Suddenly he raised his head and listened, holding his breath in strained attention. He had caught the sound of distant footsteps.

In an instant he was up and had leapt to the window, where his fingers fumbled with the safety-pin that held the curtains together. No tell-tale mark of his presence must be left.

But where should he hide? The sounds were becoming more distinct every second; no escape seemed possible. There was no help for it, and he was bound to be discovered; he must put as good a face on it as he could contrive. The person approaching might, after all, not come into the library, but go back again along the passage. It might only be some one coming to see that the door to the garden was properly bolted.

These thoughts flashed through the detective's mind so quickly as to be practically simultaneous, and then almost at the same moment he realized that the footsteps did not come from the passage at all, but from under the room he was waiting in. In a flash he had grasped the full significance of this unexpected fact, and was tiptoeing across to the door.

The handle turned noiselessly in his fingers, thanks to the precaution he had taken of oiling it, and he slipped outside.

In the dark and empty passage he took to his heels and ran swiftly back to the drawing-room, nor paused till he was outside on the lawn once more. There he hung for an instant in the wind; bearings must be taken, the nearest way to the enclosed garden decided on, any dangerous reefs that lay on the way steered clear of. Then he was off again on the new tack. This led him round to the back of the holly hedge, and the arched opening by the gardeners' tool-shed.

He turned in under it and sped silently over the turf, till he found himself outside the door to the old tower.

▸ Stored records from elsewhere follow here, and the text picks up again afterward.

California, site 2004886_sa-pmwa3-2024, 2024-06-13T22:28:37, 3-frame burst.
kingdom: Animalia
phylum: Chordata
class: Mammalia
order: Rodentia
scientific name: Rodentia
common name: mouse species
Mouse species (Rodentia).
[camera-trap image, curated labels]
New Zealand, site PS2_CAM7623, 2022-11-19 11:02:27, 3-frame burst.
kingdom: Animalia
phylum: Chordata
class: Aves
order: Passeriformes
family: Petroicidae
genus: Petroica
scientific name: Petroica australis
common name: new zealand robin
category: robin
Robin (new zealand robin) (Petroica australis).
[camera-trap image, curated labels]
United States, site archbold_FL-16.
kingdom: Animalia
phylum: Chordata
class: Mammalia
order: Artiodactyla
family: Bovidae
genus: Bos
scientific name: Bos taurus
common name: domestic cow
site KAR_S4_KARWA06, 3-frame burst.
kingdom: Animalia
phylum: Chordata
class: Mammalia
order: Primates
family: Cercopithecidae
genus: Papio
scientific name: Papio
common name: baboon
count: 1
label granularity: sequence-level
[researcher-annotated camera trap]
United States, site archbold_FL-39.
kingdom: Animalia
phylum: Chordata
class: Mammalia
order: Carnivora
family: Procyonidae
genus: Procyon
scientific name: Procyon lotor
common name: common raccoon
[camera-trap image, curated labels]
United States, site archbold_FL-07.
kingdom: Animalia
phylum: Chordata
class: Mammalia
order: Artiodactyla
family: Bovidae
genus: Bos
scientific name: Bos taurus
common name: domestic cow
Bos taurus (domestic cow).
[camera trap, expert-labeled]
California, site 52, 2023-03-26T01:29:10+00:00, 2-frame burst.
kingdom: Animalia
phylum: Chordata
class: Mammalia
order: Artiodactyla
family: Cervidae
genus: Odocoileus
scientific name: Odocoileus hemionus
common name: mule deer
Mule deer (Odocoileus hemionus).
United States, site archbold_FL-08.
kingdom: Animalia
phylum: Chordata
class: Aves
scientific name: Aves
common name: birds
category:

From the library window a narrow shaft of light was issuing out on to the flower-bed.

Gimblet took off his coat and threw it on to the bed. He put a foot upon one sleeve, and, stooping down, spread the other out in front of him as far as it would go. Then he stepped upon that one and twisted the coat round under him to repeat the process. In this way he arrived under the window without leaving any imprint of his boots upon the soft earth. Once there he raised himself cautiously and peered into the room.

By the writing-table, and so close to him that he could almost have touched her if they had not been separated by the glass, stood a young woman.